What is required: Copy exactly the lines from the start of the data below through the one that carries "category: wildebeest", and only those.
Dataset Block Start
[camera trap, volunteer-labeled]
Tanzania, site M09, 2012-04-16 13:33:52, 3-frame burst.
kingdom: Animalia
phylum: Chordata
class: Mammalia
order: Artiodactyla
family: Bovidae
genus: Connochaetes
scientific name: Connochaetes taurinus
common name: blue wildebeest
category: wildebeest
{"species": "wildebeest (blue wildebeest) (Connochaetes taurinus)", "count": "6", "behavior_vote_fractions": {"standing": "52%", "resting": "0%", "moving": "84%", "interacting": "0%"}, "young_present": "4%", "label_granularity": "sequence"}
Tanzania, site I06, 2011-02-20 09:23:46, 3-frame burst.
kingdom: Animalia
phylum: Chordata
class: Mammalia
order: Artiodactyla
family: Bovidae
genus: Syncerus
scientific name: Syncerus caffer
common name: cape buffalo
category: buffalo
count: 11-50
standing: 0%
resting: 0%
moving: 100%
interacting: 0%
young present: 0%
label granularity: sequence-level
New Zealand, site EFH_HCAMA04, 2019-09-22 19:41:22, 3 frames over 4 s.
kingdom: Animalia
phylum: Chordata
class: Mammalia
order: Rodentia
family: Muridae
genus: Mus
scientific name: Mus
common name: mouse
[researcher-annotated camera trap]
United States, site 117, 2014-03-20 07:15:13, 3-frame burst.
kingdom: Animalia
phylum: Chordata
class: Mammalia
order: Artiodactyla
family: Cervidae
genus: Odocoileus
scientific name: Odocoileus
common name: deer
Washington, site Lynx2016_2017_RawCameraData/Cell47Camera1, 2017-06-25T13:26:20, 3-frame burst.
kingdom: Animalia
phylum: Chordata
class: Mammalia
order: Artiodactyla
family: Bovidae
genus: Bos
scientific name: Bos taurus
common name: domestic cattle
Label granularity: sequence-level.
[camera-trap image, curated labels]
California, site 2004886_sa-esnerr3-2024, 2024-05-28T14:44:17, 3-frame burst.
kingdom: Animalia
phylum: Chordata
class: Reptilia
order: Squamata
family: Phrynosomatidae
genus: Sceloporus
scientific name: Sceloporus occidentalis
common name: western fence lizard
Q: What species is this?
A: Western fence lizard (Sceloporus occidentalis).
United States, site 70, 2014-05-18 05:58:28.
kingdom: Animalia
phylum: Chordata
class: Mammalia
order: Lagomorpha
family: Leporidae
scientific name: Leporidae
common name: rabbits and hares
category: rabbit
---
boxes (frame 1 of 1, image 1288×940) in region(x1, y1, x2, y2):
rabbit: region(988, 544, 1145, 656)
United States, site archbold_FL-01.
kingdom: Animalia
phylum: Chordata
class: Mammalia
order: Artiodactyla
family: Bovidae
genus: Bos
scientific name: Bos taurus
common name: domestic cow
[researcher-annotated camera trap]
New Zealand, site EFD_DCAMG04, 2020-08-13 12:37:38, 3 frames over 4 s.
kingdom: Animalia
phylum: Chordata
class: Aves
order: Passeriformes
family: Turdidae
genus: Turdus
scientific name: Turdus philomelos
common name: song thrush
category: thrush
Dataset Block End
Written response:
[camera trap, volunteer-labeled]
Tanzania, site M09, 2012-04-16 13:33:52, 3-frame burst.
kingdom: Animalia
phylum: Chordata
class: Mammalia
order: Artiodactyla
family: Bovidae
genus: Connochaetes
scientific name: Connochaetes taurinus
common name: blue wildebeest
category: wildebeest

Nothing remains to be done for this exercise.